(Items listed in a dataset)

** Begin **

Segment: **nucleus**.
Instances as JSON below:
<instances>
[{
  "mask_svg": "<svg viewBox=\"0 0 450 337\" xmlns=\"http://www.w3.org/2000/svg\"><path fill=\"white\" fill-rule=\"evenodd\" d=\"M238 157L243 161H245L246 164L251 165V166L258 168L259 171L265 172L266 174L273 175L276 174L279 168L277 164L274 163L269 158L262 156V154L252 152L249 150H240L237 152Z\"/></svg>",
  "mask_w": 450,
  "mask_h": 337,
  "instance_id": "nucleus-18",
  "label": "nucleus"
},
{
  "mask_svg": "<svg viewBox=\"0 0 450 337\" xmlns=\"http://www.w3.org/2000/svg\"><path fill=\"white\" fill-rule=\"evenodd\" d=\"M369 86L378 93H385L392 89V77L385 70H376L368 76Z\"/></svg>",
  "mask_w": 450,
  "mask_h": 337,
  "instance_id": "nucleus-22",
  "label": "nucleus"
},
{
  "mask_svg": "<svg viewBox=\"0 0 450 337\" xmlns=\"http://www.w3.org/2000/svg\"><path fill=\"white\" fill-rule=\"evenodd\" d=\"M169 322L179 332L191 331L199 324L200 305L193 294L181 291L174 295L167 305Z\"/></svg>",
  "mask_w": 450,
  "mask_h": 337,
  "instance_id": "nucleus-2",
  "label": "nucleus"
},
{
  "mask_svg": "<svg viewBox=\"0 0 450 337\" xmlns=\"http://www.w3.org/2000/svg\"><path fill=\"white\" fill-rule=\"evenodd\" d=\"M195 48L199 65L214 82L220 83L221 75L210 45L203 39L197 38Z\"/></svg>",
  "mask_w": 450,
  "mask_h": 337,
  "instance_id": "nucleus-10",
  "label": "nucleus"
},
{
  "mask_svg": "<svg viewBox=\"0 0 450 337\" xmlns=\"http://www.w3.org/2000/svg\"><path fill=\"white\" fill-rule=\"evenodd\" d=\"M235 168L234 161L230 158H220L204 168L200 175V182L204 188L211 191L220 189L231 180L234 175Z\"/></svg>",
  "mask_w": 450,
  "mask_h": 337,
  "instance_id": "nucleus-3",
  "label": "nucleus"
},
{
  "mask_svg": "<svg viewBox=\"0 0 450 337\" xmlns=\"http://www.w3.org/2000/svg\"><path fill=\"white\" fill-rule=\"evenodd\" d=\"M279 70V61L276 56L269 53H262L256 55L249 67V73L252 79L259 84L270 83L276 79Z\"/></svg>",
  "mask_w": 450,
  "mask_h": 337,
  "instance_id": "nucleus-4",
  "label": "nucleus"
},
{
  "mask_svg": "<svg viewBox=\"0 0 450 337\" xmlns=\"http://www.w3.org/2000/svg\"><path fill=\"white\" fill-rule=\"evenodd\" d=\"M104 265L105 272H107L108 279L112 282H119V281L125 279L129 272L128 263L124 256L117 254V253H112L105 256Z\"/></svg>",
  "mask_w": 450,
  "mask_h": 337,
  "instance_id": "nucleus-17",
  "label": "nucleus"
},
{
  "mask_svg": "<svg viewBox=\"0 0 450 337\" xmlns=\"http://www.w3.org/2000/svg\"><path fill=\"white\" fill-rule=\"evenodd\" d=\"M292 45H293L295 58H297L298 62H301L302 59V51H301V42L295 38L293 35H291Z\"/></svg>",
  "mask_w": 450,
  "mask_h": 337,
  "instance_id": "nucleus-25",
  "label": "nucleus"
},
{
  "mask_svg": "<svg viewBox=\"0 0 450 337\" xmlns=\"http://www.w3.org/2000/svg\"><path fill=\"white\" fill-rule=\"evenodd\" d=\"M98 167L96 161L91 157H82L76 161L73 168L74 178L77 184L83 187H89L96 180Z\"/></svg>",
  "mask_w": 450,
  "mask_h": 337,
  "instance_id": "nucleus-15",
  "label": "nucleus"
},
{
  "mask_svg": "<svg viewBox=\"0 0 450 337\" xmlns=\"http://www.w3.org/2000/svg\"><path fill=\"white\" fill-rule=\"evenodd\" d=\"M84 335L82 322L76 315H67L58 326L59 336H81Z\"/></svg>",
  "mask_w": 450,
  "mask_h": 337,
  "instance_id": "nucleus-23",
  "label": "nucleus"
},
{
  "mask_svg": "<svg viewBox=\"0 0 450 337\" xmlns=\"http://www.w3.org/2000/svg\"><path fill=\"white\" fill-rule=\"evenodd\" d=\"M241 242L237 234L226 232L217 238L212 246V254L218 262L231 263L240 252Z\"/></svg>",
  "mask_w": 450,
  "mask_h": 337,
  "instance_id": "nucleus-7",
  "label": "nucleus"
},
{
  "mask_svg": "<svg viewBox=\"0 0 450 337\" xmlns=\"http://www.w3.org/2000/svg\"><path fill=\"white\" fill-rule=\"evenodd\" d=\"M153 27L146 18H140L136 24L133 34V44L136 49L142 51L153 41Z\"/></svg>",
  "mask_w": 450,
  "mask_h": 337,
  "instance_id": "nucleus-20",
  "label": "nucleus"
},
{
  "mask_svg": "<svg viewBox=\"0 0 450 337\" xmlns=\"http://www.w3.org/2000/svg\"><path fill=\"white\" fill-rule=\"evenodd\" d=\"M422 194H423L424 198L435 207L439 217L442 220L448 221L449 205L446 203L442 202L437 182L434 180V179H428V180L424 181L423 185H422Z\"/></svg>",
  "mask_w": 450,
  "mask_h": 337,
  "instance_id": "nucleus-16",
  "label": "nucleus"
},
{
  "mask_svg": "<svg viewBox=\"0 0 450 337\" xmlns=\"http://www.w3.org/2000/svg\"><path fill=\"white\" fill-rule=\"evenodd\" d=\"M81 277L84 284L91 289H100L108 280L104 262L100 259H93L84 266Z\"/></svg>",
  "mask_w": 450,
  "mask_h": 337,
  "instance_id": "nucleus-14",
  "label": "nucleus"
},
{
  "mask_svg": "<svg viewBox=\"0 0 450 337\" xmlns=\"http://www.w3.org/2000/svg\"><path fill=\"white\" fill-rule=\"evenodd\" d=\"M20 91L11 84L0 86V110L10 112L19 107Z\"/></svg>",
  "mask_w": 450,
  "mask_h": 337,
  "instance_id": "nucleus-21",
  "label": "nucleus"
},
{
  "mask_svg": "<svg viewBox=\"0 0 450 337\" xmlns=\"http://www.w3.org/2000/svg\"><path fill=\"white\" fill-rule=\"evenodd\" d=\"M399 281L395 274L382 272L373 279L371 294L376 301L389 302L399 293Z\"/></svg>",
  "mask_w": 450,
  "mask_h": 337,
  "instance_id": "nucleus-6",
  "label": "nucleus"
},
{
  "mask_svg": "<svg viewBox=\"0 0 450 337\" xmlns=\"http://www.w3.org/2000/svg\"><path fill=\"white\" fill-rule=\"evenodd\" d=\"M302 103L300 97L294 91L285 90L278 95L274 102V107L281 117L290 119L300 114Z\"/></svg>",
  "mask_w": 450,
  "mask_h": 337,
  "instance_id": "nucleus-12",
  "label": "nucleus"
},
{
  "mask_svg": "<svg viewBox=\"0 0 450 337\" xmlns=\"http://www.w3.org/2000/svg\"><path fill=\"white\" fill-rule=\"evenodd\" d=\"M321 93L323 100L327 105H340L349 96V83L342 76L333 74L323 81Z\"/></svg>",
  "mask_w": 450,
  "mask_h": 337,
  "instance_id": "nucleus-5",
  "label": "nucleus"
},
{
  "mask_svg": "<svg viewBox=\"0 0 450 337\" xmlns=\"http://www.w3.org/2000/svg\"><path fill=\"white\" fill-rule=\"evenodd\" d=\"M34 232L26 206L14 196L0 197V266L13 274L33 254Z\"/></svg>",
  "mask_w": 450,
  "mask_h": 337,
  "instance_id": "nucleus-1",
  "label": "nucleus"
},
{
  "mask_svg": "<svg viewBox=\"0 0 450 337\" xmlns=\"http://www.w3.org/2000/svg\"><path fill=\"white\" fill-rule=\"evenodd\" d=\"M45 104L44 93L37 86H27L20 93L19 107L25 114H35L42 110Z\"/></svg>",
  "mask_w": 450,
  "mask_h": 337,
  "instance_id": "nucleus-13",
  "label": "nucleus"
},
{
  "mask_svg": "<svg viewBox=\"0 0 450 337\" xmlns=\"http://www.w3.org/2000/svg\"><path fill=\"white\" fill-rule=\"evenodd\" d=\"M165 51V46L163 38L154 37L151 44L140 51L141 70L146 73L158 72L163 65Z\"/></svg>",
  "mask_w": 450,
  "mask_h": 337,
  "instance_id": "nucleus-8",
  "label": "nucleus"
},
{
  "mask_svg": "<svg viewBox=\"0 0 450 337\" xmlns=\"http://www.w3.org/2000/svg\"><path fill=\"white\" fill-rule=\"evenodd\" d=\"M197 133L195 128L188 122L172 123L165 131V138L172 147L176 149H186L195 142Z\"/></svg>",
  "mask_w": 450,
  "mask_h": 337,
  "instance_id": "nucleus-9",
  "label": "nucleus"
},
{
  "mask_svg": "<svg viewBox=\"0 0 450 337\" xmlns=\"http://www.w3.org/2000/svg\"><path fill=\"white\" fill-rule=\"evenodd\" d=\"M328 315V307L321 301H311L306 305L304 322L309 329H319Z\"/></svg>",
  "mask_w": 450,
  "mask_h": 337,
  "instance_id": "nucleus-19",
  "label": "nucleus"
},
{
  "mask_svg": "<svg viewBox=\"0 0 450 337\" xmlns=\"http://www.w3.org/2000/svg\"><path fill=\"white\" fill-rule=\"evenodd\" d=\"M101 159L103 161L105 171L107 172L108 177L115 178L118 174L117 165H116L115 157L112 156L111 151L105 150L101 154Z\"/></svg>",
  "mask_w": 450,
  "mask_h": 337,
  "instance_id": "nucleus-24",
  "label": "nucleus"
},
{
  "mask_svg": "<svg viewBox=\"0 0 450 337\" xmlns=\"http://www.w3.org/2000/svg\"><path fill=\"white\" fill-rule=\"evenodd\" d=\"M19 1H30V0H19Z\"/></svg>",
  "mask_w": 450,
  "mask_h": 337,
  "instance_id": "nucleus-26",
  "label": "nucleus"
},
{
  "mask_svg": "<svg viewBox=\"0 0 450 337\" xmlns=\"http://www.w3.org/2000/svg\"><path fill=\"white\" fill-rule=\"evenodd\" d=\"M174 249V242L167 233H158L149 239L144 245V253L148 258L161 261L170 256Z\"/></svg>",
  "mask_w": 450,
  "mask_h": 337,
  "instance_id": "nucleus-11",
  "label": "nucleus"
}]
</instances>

** End **

» **Problem statement**
Lay out everything in the data above, from the very first line down to the line containing "322L179 332L191 331L199", as a JSON list of strings with one string per line. Leave out any blank lines.

» **Solution to this problem**
[
  "Segment: **nucleus**.",
  "Instances as JSON below:",
  "<instances>",
  "[{",
  "  \"mask_svg\": \"<svg viewBox=\\\"0 0 450 337\\\" xmlns=\\\"http://www.w3.org/2000/svg\\\"><path fill=\\\"white\\\" fill-rule=\\\"evenodd\\\" d=\\\"M238 157L243 161H245L246 164L251 165V166L258 168L259 171L265 172L266 174L273 175L276 174L279 168L277 164L274 163L269 158L262 156V154L252 152L249 150H240L237 152Z\\\"/></svg>\",",
  "  \"mask_w\": 450,",
  "  \"mask_h\": 337,",
  "  \"instance_id\": \"nucleus-18\",",
  "  \"label\": \"nucleus\"",
  "},",
  "{",
  "  \"mask_svg\": \"<svg viewBox=\\\"0 0 450 337\\\" xmlns=\\\"http://www.w3.org/2000/svg\\\"><path fill=\\\"white\\\" fill-rule=\\\"evenodd\\\" d=\\\"M369 86L378 93H385L392 89V77L385 70H376L368 76Z\\\"/></svg>\",",
  "  \"mask_w\": 450,",
  "  \"mask_h\": 337,",
  "  \"instance_id\": \"nucleus-22\",",
  "  \"label\": \"nucleus\"",
  "},",
  "{",
  "  \"mask_svg\": \"<svg viewBox=\\\"0 0 450 337\\\" xmlns=\\\"http://www.w3.org/2000/svg\\\"><path fill=\\\"white\\\" fill-rule=\\\"evenodd\\\" d=\\\"M169 322L179 332L191 331L199 324L200 305L193 294L181 291L174 295L167 305Z\\\"/></svg>\","
]